* SHORT EXERCISE *
Copy every line from the one containing "Studying this shot, what" down to the end of the records, inclusive, exactly as it appears.

* DATA FOR THIS EXERCISE *
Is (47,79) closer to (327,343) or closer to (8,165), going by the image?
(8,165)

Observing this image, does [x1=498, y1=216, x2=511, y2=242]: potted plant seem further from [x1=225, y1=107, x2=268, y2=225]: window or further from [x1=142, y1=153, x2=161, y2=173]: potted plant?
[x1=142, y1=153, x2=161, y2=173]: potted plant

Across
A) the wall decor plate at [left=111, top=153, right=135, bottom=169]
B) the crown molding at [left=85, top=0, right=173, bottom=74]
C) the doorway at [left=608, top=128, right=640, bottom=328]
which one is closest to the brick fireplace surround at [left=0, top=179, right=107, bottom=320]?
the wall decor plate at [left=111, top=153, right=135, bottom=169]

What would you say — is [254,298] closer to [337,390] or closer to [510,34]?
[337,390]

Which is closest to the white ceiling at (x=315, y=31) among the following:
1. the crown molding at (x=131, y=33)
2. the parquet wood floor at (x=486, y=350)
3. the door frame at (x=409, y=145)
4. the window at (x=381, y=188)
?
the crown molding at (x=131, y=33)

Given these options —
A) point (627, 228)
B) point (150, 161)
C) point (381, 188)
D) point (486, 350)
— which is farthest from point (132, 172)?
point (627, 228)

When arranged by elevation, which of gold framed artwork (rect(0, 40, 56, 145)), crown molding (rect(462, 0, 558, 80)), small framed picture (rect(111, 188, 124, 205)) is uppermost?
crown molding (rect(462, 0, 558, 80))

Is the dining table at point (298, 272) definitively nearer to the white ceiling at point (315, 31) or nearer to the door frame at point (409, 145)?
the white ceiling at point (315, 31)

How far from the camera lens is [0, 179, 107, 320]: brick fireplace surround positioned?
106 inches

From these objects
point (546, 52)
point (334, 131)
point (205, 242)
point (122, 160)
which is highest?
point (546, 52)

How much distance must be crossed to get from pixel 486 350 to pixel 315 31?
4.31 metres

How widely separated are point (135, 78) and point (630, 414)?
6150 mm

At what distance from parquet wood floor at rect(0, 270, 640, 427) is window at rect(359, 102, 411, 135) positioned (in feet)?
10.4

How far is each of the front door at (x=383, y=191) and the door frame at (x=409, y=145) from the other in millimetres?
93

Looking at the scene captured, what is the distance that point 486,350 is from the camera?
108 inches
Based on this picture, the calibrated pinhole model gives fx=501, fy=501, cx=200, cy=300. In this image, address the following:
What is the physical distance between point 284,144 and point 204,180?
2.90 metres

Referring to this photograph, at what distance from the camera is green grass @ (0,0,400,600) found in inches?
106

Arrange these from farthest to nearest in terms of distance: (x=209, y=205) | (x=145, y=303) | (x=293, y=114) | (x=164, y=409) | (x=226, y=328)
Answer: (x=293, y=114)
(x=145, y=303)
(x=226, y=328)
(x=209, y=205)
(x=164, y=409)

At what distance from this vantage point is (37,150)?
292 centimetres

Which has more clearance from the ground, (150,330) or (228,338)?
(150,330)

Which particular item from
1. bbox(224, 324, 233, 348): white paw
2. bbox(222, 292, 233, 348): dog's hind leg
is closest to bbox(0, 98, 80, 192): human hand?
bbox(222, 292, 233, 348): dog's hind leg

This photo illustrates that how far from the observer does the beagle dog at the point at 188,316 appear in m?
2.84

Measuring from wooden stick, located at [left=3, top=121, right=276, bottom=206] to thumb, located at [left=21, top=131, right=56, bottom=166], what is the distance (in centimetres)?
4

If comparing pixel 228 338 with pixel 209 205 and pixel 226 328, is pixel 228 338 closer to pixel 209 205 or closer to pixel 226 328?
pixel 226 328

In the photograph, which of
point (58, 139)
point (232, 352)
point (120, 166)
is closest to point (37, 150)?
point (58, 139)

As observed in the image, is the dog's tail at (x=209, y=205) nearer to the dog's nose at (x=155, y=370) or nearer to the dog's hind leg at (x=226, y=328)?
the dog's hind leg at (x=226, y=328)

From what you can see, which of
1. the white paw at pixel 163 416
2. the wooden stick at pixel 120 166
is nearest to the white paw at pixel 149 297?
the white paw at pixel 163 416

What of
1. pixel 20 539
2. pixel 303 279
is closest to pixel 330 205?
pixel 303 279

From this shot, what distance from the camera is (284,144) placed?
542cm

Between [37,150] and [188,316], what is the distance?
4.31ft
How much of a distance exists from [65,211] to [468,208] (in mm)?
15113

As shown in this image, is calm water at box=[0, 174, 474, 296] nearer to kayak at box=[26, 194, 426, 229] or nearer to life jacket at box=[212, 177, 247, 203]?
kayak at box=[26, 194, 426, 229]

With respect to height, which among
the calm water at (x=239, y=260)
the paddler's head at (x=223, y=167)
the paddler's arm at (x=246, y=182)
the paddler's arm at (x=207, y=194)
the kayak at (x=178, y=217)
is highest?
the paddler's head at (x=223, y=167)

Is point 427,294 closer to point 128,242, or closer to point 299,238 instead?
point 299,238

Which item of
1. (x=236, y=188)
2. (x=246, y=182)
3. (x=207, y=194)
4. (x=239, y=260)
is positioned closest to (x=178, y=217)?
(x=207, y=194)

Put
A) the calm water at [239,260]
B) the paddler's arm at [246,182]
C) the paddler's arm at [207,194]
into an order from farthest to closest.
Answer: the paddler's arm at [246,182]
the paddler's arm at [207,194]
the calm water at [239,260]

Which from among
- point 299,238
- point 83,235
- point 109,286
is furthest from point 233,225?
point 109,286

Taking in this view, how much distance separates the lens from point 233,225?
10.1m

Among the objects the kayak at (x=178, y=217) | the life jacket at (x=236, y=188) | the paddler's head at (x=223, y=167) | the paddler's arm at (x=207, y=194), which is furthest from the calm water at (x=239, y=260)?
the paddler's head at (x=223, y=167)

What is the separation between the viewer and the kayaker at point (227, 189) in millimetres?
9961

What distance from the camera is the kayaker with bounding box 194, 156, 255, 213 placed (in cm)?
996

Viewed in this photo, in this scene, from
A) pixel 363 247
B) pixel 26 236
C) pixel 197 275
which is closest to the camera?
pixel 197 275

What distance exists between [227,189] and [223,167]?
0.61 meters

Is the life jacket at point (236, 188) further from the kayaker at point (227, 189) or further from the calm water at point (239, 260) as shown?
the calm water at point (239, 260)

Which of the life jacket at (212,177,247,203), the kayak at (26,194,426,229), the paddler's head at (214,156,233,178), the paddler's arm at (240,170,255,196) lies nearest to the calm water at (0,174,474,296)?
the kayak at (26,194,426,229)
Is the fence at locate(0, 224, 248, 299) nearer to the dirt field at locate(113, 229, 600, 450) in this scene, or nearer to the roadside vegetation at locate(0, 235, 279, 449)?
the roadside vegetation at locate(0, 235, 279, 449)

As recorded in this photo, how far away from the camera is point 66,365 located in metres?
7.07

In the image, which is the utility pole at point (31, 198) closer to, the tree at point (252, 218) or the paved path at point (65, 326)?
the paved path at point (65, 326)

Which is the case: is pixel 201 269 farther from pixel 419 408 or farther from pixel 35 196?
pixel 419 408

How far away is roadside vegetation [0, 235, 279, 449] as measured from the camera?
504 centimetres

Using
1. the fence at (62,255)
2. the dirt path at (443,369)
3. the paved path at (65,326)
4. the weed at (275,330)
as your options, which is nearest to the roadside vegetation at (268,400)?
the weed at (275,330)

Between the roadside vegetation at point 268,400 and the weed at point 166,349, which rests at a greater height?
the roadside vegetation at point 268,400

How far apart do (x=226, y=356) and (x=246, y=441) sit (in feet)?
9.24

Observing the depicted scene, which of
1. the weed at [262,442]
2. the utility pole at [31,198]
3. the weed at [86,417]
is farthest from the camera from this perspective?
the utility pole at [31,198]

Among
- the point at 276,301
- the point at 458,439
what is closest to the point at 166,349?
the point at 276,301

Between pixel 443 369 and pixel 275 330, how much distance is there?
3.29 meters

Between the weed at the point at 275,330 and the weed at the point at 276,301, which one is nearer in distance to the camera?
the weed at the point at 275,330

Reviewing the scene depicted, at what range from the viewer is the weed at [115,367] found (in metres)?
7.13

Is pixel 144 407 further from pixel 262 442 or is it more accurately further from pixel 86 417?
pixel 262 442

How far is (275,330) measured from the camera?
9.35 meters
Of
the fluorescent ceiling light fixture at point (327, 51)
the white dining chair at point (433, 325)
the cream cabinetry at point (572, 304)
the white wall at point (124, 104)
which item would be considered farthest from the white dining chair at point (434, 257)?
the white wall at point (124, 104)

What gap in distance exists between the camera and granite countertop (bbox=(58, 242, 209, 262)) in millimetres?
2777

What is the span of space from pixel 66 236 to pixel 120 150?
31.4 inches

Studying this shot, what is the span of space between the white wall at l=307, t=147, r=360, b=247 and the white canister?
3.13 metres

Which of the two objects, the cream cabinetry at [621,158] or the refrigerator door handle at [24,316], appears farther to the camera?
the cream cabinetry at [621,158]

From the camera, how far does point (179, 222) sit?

* ANSWER TO THIS EXERCISE *
Studying this shot, what is the span of space between the white wall at l=307, t=147, r=360, b=247 and the white canister?
3.13 metres

Which of the two objects, the cream cabinetry at [621,158] or the refrigerator door handle at [24,316], appears farther to the camera?
the cream cabinetry at [621,158]

From the camera, how far does point (179, 222) sit?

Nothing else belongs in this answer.